Nadia Lephrohon, resident of an apartment building directly above the scene, said she heard a dull thud and then soldiers shouting.

"I saw two soldiers on the ground and the other soldiers were shouting. There was another man out there, a bystander, who was saying 'It's a car. It went that way. Follow it! Run after it!'", Lephrohon said.

Islamist militants or Islamist-inspired attackers have killed more than 230 people on French soil since January 2015, including one attack on Paris and another on the Riviera city of Nice.

Operation Sentinel has put heavily armed combat troops in public view as they patrol key sites in military fatigues, at an annual cost running into hundreds of millions of euros.

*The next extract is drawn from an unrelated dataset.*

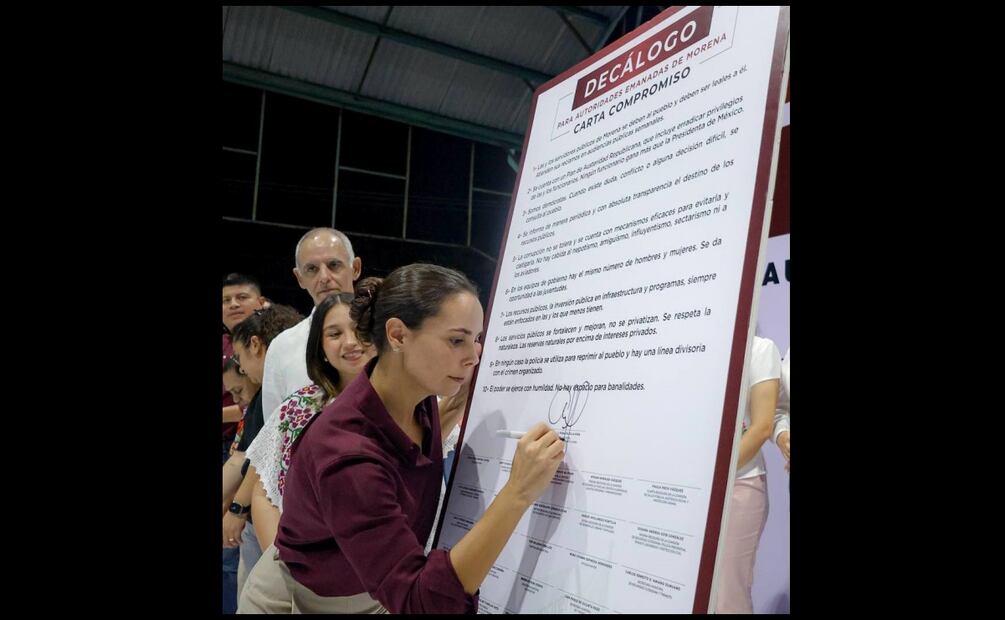 Foto: Facebook Ana Paty Peralta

While it did not prevent the November 2015 attack when gunmen killed 130 people in Parisian cafes and a concert hall, Sentinel troops have disarmed or killed would-be attackers on several occasions since – including a February incident where a machete-wielding assailant attacked soldiers outside the Louvre art museum, and another on Saturday at the Eiffel tower.

This year, assailants attacked soldiers at the Louvre museum site in Paris in February and at Orly airport in March. An assailant shot a policeman dead on the Champs Elysees avenue in the capital in April.

Levallois-Perret is about 5 km (3 miles) from city centre landmarks such as the Eiffel Tower and the Elysee Presidential Palace.